Exploring Failure Transparency and the Limits of Generic Recovery
David E. Lowell, Subhachandra Chandra, Peter M. Chen


This paper examines the possibility of providing generic failure recovery
services for applications in face of both fail-stop and propagated failures.
It concludes that generic recovery is not possible.

The paper introduces the Save-work and Lost-work theorems that define the
requirements for successful failure recovery from both fail-stop and
propagated failure in terms of non-deterministic and commit events.  The
Save-work theorem states that consistent failure recovery from stop failures
requires that each non-deterministic event that precedes a visible (external
to the system) or commit events must causally precede the visible or commit
event.  The Lost-work theorem states that application-generic is not
possible if a commit event occurs in a dangerous path, where a dangerous
path is a path that can lead to a crash.

Application-generic recovery is shown not to be possible because it is
impossible for both the Save-work and Lost-work conditions to hold in all
cases.  This is proved by an example.

In order to estimate the prevalence of situations that violate the
combination of the Save-work and Lost-work conditions in real applications
the authors ran several applications on an instrument system.  The results
of these experiments showed that the prevalence of conditions where
application-generic recovery can not be guaranteed is high enough to make
application-generic recovery unusable in general.
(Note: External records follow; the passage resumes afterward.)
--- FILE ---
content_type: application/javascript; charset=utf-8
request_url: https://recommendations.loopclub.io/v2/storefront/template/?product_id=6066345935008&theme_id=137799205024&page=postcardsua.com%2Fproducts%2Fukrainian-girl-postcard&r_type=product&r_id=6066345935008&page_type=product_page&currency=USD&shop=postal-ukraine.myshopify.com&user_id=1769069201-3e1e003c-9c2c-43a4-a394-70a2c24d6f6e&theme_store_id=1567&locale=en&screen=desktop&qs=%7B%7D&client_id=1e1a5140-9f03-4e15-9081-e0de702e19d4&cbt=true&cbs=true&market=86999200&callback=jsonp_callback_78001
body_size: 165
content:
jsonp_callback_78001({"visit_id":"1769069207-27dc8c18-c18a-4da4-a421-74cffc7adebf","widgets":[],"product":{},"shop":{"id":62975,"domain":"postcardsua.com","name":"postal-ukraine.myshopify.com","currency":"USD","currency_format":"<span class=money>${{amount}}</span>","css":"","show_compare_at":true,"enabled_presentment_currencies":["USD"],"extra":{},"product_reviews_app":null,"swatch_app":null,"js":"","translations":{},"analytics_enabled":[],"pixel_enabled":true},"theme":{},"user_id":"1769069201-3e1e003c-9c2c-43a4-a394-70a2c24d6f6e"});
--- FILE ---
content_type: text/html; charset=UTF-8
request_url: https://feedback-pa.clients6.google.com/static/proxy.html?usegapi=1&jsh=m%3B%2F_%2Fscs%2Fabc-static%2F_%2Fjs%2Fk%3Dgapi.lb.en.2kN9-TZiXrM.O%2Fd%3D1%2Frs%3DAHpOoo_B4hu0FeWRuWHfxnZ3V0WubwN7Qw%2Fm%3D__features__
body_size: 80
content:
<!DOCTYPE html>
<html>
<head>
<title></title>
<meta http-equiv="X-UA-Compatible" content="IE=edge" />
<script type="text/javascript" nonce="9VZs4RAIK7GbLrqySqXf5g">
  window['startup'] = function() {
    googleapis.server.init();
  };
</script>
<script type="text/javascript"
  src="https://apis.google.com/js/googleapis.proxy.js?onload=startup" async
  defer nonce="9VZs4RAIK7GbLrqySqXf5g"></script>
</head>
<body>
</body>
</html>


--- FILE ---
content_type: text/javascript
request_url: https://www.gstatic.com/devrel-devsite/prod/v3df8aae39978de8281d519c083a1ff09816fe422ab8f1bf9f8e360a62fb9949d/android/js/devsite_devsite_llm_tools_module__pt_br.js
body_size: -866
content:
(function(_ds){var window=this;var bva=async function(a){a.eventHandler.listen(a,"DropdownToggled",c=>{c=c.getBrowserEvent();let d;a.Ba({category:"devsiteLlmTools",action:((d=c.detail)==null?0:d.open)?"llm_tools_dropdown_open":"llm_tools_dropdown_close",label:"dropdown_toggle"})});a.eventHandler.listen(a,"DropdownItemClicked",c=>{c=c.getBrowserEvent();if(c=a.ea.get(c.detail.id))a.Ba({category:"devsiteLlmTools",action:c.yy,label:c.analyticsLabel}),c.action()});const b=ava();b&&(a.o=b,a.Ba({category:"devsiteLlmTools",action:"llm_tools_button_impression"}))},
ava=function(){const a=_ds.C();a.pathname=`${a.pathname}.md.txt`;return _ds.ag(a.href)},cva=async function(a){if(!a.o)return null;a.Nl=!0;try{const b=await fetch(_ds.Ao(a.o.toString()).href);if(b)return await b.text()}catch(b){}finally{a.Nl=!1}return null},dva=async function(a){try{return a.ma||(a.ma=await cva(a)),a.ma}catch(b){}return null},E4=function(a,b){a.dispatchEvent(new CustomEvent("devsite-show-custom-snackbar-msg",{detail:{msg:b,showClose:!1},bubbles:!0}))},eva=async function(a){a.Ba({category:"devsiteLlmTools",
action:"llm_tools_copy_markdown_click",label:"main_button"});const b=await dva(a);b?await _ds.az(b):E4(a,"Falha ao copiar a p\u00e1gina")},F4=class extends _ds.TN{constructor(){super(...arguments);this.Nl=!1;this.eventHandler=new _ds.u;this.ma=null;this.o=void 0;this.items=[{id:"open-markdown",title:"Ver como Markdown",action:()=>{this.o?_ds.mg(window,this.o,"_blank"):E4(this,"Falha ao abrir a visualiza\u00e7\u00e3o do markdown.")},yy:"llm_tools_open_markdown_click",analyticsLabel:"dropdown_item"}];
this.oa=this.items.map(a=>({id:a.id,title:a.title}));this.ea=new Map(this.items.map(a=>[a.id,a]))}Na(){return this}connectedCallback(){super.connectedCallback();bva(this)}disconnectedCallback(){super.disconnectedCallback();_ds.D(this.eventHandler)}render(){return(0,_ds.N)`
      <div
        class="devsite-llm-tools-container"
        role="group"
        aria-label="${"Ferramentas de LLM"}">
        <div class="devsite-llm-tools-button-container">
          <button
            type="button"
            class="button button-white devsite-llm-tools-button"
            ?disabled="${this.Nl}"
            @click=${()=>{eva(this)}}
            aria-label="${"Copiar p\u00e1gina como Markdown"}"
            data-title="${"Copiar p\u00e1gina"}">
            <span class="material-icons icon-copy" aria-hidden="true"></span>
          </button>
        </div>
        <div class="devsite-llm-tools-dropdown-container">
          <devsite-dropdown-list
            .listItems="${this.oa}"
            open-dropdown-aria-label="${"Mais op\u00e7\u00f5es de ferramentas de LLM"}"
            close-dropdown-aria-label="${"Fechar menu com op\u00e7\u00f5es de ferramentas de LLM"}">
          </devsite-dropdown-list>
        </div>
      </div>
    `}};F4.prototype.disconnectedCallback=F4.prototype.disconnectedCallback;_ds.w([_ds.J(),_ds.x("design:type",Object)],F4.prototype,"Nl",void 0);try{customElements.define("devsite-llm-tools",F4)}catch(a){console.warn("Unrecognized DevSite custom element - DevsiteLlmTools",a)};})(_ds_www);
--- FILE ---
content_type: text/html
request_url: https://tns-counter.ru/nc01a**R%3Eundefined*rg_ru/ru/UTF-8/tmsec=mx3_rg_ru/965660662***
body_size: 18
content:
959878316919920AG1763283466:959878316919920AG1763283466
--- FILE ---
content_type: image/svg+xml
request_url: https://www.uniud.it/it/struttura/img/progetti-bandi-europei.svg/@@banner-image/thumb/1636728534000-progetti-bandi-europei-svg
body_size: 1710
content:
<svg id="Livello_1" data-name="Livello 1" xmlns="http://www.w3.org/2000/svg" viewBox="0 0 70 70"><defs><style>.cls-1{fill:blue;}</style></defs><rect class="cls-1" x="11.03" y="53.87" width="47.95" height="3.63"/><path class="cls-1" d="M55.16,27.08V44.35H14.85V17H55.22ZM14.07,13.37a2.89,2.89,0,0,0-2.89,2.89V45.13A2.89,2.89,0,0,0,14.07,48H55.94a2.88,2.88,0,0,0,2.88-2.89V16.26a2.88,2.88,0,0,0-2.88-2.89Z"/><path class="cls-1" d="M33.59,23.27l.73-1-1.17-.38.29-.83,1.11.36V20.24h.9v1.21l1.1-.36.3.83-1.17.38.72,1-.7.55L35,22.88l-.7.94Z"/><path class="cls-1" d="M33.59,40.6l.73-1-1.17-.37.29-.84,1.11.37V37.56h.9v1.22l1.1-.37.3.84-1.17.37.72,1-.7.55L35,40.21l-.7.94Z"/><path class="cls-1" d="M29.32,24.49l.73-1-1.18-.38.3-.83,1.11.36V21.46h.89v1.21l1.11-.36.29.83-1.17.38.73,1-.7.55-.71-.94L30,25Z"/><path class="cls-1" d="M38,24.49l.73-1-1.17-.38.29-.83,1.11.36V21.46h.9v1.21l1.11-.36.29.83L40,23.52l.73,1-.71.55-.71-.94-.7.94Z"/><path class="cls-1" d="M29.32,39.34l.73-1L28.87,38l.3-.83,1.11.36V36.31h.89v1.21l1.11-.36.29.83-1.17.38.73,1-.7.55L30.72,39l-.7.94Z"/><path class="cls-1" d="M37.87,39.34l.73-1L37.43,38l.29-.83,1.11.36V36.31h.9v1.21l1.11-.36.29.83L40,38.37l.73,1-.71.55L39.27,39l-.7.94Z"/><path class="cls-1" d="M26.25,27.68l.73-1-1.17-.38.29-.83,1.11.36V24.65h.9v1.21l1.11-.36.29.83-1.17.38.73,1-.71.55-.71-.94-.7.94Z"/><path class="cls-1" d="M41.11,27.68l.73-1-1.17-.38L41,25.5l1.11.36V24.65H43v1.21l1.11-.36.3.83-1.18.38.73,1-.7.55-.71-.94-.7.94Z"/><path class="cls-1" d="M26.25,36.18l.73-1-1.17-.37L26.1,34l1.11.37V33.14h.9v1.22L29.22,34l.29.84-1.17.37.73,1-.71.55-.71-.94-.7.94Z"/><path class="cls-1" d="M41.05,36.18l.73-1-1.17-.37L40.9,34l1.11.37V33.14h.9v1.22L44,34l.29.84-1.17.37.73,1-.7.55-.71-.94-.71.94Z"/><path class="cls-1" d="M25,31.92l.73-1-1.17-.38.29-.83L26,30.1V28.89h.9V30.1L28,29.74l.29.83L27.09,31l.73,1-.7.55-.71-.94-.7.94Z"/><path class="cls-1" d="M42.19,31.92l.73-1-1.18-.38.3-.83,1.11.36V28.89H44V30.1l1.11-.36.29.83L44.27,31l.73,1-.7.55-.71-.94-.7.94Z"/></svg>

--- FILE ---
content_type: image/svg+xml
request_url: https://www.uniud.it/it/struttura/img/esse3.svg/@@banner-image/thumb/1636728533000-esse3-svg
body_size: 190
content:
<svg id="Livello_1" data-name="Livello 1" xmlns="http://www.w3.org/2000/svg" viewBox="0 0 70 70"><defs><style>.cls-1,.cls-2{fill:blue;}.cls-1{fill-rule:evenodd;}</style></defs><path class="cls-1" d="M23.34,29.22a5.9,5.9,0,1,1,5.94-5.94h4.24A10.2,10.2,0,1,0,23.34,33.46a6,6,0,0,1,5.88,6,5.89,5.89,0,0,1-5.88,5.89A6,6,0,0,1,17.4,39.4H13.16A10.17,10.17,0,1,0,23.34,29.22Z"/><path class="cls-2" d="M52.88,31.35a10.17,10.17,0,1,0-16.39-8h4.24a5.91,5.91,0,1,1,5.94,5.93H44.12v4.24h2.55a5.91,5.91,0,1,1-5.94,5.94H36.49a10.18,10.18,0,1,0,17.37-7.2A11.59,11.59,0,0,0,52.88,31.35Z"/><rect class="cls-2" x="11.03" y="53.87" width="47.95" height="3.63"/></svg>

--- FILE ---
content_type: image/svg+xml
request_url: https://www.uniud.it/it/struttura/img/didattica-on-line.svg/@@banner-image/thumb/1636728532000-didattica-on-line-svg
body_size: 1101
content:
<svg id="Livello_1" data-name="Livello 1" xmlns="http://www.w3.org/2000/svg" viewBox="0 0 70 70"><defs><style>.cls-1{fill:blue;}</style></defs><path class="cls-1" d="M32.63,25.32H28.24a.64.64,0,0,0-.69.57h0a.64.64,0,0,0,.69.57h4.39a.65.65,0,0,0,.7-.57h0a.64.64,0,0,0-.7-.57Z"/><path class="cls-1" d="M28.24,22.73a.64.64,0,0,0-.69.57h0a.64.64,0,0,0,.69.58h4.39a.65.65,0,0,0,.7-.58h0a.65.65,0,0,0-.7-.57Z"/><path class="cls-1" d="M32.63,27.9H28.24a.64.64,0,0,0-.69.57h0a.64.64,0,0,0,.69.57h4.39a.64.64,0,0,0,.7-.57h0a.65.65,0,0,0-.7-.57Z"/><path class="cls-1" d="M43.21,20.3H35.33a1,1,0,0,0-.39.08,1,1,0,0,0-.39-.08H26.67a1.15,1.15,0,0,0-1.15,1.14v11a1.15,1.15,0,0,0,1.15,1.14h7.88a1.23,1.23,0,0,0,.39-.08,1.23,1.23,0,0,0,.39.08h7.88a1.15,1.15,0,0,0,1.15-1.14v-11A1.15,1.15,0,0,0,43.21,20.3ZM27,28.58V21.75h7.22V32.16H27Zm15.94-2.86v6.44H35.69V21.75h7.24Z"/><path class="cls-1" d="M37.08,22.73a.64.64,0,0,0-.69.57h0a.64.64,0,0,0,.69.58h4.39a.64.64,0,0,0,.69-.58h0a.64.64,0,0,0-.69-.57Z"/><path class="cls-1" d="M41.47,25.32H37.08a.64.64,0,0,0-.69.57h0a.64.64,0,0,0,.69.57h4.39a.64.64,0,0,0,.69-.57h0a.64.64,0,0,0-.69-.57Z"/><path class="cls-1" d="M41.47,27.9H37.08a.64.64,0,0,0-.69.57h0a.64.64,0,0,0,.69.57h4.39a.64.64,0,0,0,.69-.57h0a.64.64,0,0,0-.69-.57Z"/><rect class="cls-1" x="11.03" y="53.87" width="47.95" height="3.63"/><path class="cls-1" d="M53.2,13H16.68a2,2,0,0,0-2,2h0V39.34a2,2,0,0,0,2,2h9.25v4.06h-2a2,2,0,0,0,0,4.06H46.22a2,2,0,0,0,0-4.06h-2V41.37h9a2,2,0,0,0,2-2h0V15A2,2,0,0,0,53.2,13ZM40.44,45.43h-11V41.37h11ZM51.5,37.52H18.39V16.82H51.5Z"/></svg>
A weakness in the paper is the focus on crash events.   It does not cover
failures that cause incorrect results but do not cause a crash.  Incorrect
results are mentioned only briefly in discussing the results of the
experiments.  Incorrect results, in many cases, can be just as bad as
crashes, if not worse.

The assumption of perfect knowledge of each process's crash events when
examining dangerous paths also limits the work to examining violations of
the two correctness conditions in hindsight after a crash.  Because of this
assumption, there can be no discussion on the possibilities of predictive
analysis within a running application, or whether this is even possible.

As mentioned in the paper, application-generic recovery is a very tempting
goal.  The results in this paper emphasize the need for applications to
provide their own failure recovery mechanisms since it can not be provided
transparently and correctly to them.  With more users expecting failure
recovery, this has big implications on application development.

An interesting tidbit was the estimation of the proportion of Heisenbugs and
Bohr bugs in real applications.  If this estimate is valid across most
software, there's a lot of room for improvement in software reliability.